Determine the maximum
height h in ft to which it can be filled
with water if a factor of safety
of 4.0 is desired.
13.8
13.2
14.4
12.4
When the tank is filled to capacity, determine the maximum
normal stress in the cylindrical wall.
109.36
82.02
27.34
54.68
When the tank is filled to capacity, determine the maximum
shearing stress in the cylindrical wall.
54.68
109.36
82.02
27.34
At the tank bottom, $p=\gamma h$ and the controlling hoop stress is $\sigma_h=pD/(2t)$. With allowable stress $414/4=103.5$ MPa, solving for $h$ gives $h=13.8$ ft. At capacity the maximum normal (hoop) stress is $109.36$ MPa; the maximum in-plane shear is half the difference of the principal membrane stresses, $54.68$ MPa. Therefore: 13.8 ft, 109.36 MPa, and 54.68 MPa.

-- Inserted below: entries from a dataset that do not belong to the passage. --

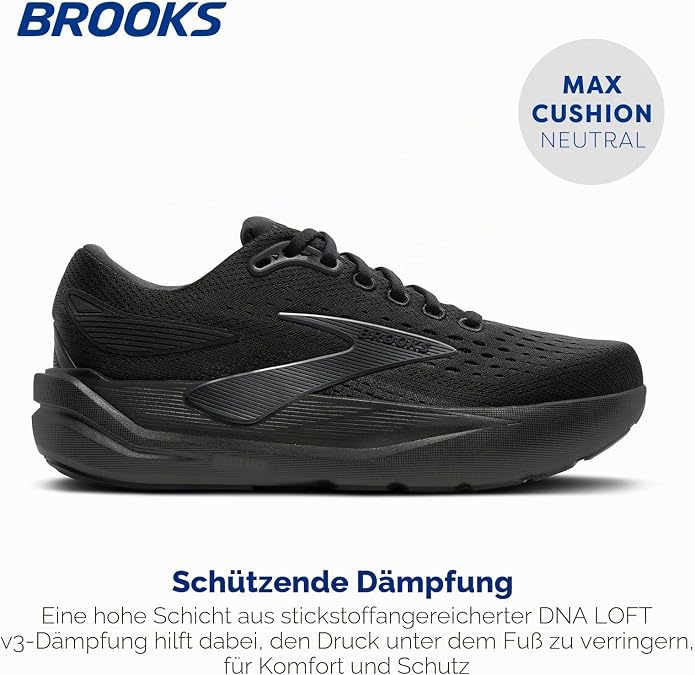 Brooks Men's Ghost Max 3 Trainers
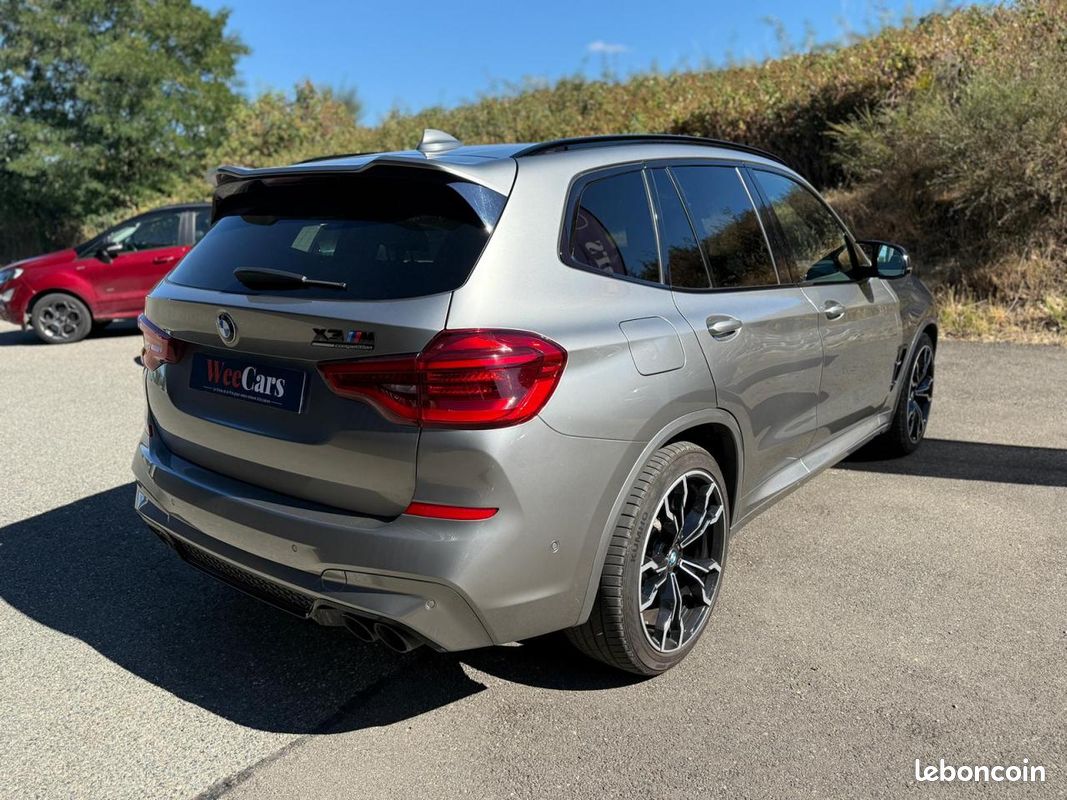 BMW X3 M COMPETITION 510ch XDRIVE BVA (image 16)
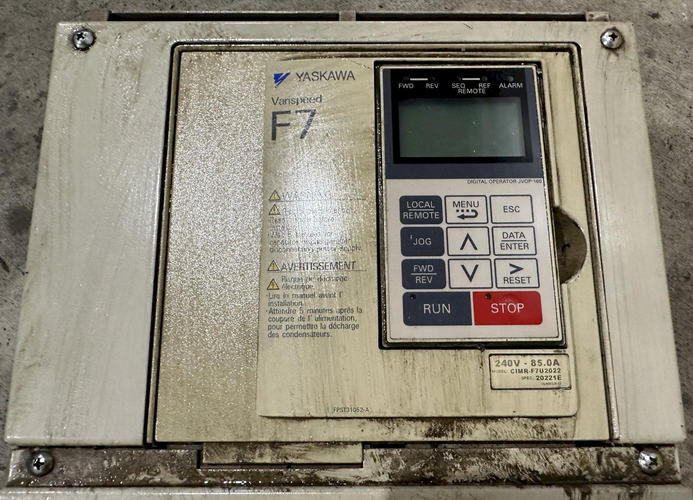 72 x .060 VOSS Corrective Leveler, 19-Roll, (13) Back-Up Rolls, 50 to 300 FPM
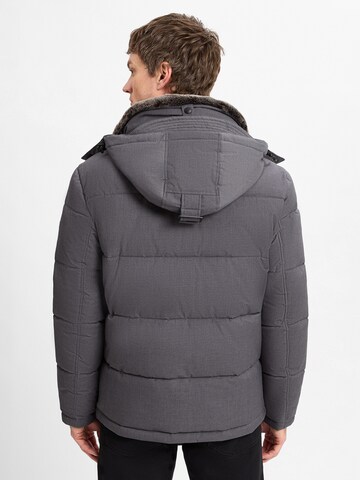 STRELLSON Winter Jacket 'Asola' in Grey
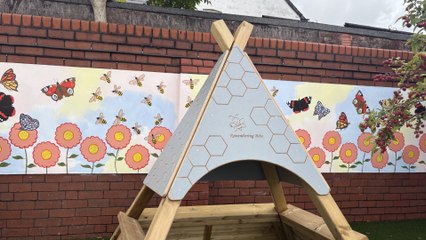 Playground memorial inspired by ‘joyful spirits’ of Alice and Bebe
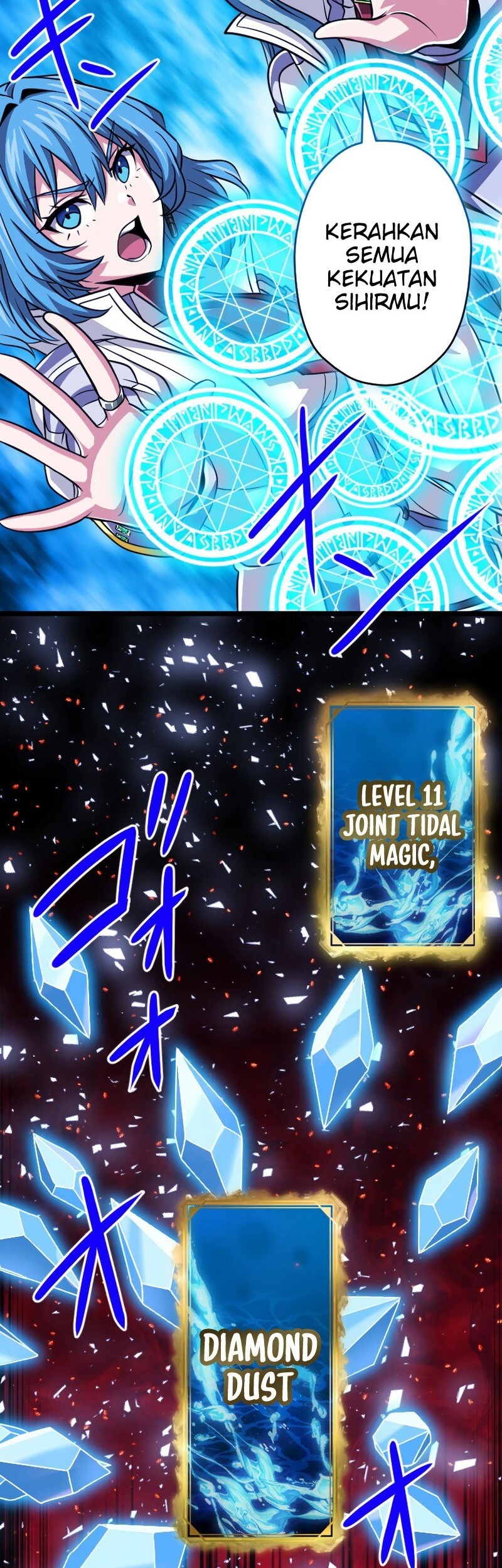 Magic Level 99990000 All-Attribute Great Sage Bab 93 halaman 67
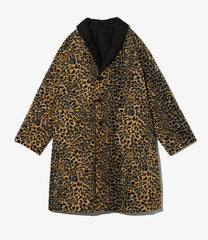 Shawl Collar Rev Coat - Irides Twill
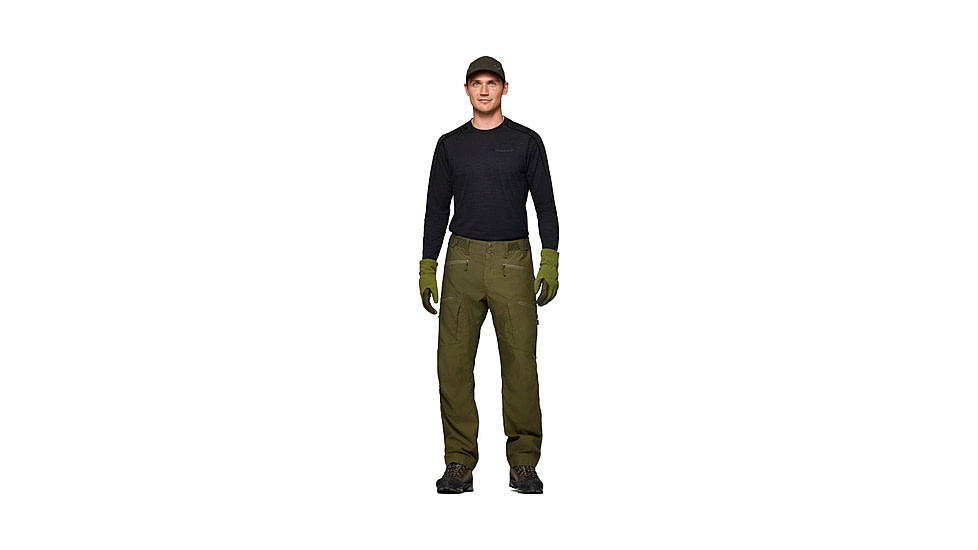 Norrona Finnskogen Hybrid Pants - Mens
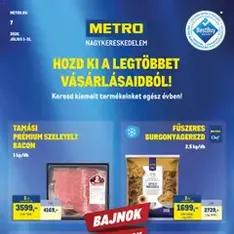 Metro akciós újság - szórólap előnézete érvényes 2026.07.01. -tól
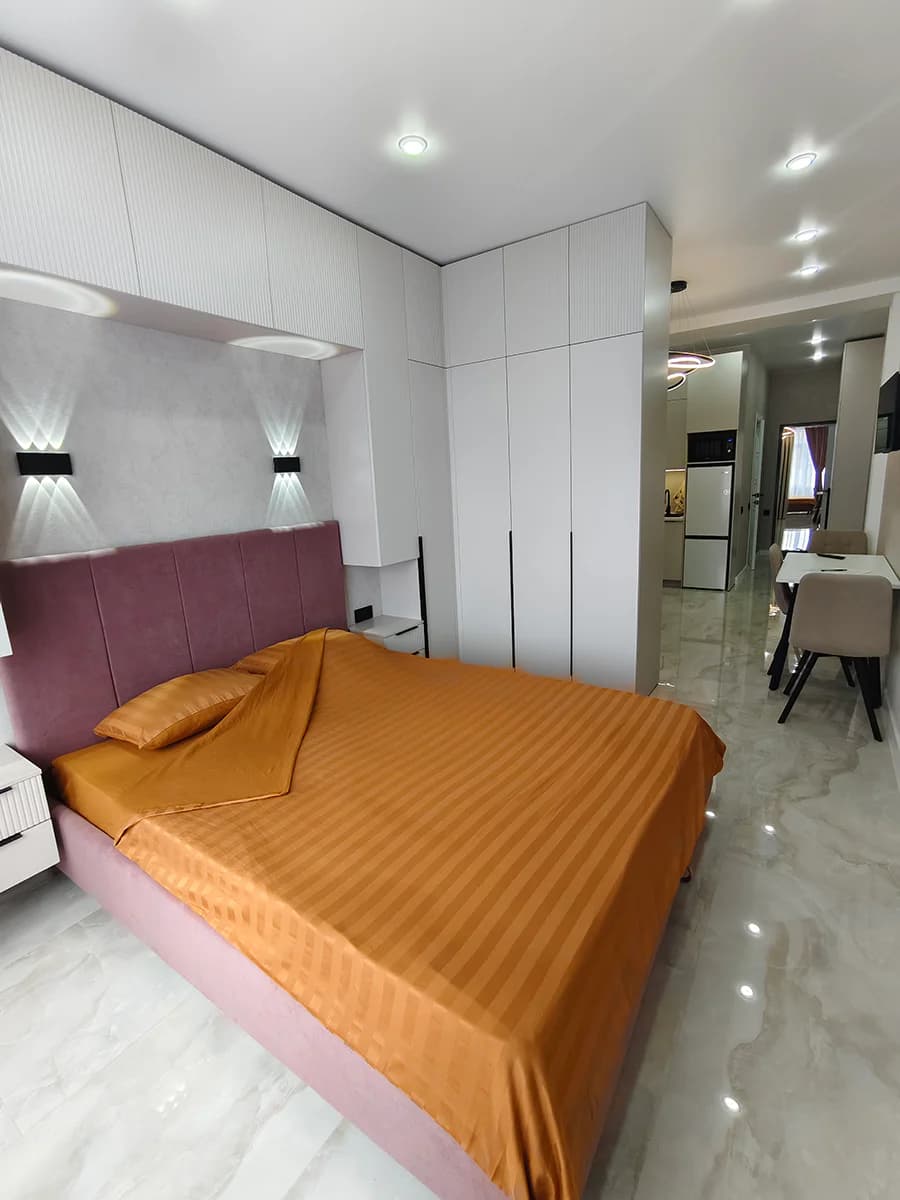 Снять посуточно апартаменты в Евпатории в центре (Фрунзе 20) 2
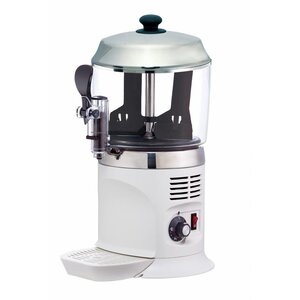 Saro Distributeur de Chocolat Chaud | 5 Litres | Blanc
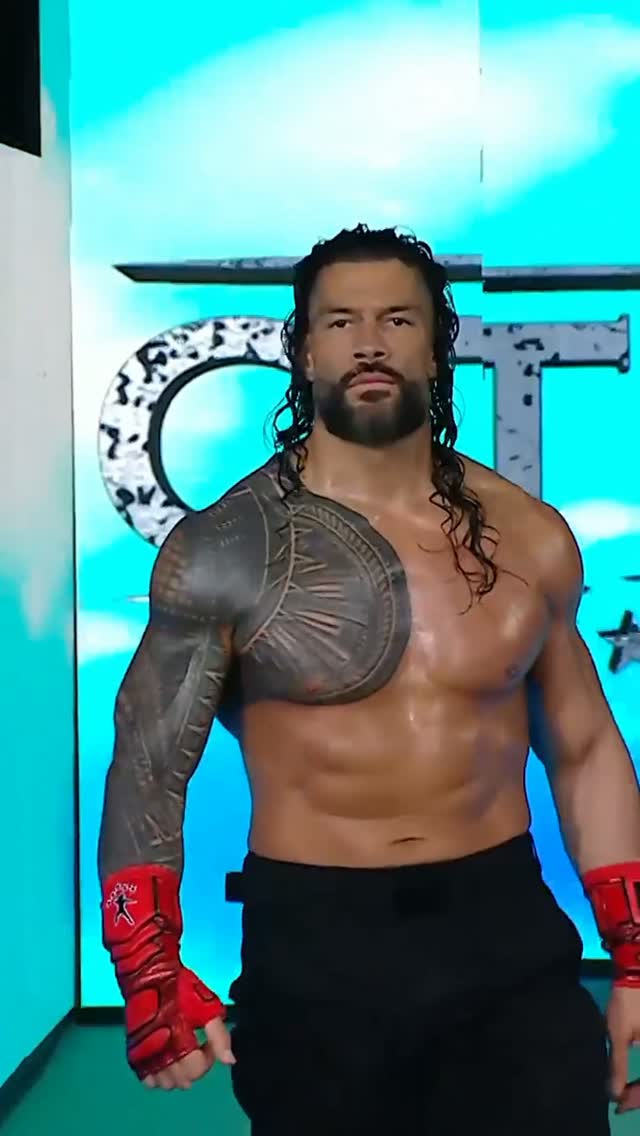 Roman Reigns entrance on MILLIONS Roman Reigns entrance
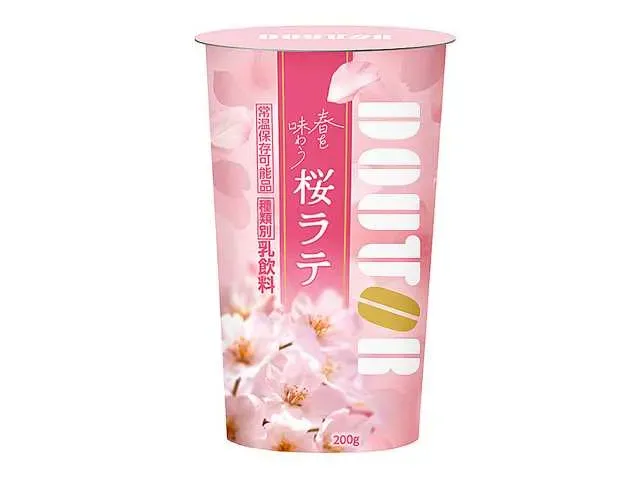 ドトール 春を味わう桜ラテ 200g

An open-ended thin-walled cylinder is subjected to an
internal pressure, ρ and an axial force, F. The resulting tensile
stresses are in the Mohr’s Circle shown. The
cylinder has a diameter of 500 mm and thickness of 3 mm.
Determine the internal pressure in MPa.
0.12
0.36
1.08
0.48
What is the axial force?
518
141
283
424
Find the maximum shear stress.
50
60
30
40
Read the two principal normal stresses from the given Mohr circle. The hoop stress is related to pressure by $\sigma_h=pD/(2t)$, and the axial stress is $\sigma_a=F/(\pi Dt)$. Substitution of $D=500$ mm and $t=3$ mm gives $p=0.12$ MPa and $F=518$ kN. The Mohr-circle radius gives $\tau_{max}=50$ MPa. Therefore: 0.12 MPa, 518 kN, and 50 MPa.